The announcement comes ahead of talks in Hanover, northern Germany, on Monday and Tuesday between the Russian and German cabinets led by President Dmitry Medvedev and Chancellor Angela Merkel.
Commercial ties between the two countries have grown strongly in recent years despite criticism of Russia's human rights record and accusations that Moscow uses state-controlled Gazprom for political purposes.
Miller said that Gazprom hopes to profit from Germany's decision in late May to abandon nuclear power by 2022 in the wake of Japan's Fukushima plant disaster, with the result that more fossil fuel power stations will be built.
The nuclear exit is a blow to RWE, which also faces the prospect of having to pay for EU emission permits -- at present they are partly free -- from 2013.
Standard & Poor's cut its credit rating for RWE last month, despite its intention to raise cash by selling some eight billion euros ($11.4 billion) of assets. On Wednesday, RWE sold a 974-million-euro stake in a transmission firm.
There have been rumours and press reports for some days suggesting a tie-up between the firms, possibly involving Gazprom taking a strategic stake in RWE.
An RWE spokesman told AFP this was not in the memorandum, however.
"It makes sense that they're taking action fast because otherwise they could get beat out of a deal but it surprised me that this came together so fast," Alexander Rahr from the German Council on Foreign Relations in Berlin told AFP.
Any tie-up is likely to catch the attention of competition regulators, however, with the head of the German cartel office Andreas Mundt warning this week he would "look very closely" at what the firms intend to do.
Gazprom also owns 51 percent in the Nord Stream joint venture building a pipeline due to start bringing huge volumes of Russian gas under the Baltic Sea to the European Union via northern Germany from the end of the year.
Gazprom is also playing a key role in the ambitious South Stream pipeline project to pump gas to Black Sea countries by avoiding Ukraine, a scheme it regards as crucial for the security of Russia's future energy exports.
Yet Gazprom is also trying to diversify exports beyond Europe and the former Soviet Union and is seeking to sell more gas to Asia, with the firm busy negotiating contracts with South Korea as well as China and India.
Germany will send nine cabinet members and two state secretaries as well as a major business delegation to meet their Russian counterparts at the talks in Hanover, in what will be the 13th such get-together.

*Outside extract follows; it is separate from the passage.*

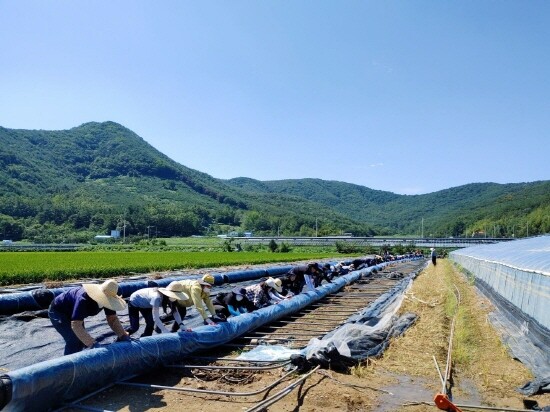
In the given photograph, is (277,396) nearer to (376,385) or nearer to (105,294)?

More than a dozen agreements on economic and environmental cooperation will also be signed, German government spokeswoman Sabine Heimbach said Wednesday.
Germany is Russia's most important single trade partner. Russian exports to Germany reached 31.8 billion euros ($44.7 billion dollars) last year -- primarily gas and oil -- while 26.4 billion euros' worth of goods went the other way.